Durante mis viajes por el mundo suelo llevar diarios con el propósito no sólo de escribir lo que experimento y conozco, sino también para controlar el dinero del que dispongo. Estos pequeños textos son “apuntes” que, aunados a las imágenes recogidas, me permiten, al consultarlos, desencadenar mis recuerdos y, a partir de esto, crear crónicas más vívidas con las anécdotas a flor de piel. En el trayecto me he topado con otros viajeros, quienes me enriquecieron con sus relatos y fotografías.

domingo, 12 de febrero de 2012

Asuán-El Cairo. Viernes, 21 de noviembre de 2008.


Viernes, 21 de noviembre de 2008.

En el crucero “Moon River”. En una de las estancias, afuera de mi camarote, y con mis maletas frente a la recepción. Asuán, Egipto.
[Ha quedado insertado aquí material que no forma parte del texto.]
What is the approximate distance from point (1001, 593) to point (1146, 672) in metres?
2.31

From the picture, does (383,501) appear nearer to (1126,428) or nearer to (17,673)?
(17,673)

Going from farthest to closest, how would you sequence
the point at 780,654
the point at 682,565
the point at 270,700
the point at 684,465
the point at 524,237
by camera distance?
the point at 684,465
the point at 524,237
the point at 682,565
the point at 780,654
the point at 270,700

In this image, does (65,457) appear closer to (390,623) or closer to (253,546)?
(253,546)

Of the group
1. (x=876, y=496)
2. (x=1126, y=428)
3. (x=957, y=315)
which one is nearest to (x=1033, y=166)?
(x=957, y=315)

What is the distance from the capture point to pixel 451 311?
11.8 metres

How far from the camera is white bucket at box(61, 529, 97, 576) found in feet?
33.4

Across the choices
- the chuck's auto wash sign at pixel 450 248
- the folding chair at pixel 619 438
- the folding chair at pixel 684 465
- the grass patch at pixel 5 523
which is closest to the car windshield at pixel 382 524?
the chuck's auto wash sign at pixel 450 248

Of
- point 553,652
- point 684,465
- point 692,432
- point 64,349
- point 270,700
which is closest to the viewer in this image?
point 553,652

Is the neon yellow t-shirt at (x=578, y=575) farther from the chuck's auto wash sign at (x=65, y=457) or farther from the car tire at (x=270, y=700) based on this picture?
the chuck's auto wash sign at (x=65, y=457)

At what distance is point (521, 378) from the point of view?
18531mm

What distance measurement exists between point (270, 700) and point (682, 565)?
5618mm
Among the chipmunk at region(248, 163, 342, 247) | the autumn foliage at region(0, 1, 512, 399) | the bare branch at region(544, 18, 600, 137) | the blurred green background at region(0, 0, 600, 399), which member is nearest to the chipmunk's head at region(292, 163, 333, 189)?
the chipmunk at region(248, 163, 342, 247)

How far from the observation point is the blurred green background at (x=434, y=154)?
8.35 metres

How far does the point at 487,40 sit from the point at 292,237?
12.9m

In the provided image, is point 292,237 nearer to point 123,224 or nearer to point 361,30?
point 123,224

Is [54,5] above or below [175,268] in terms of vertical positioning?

Son nueve y media. Mis compatriotas partieron rumbo a El Cairo a las siete de la mañana. Desayuné con los españoles que me han acompañado los últimos días a bordo de este crucero. Se trata de un grupúsculo soportable porque son catalanes —más que “españoles”.

En cuanto acabé de desayunar, me dispuse a escribir. Permanezco sentado desde entonces. Tengo que esperar hasta las doce del mediodía para que me recojan, y posteriormente, me trasladen al aeropuerto de Asuán: mi octavo aeropuerto en 21 días. A decir verdad, ¡ya los alucino!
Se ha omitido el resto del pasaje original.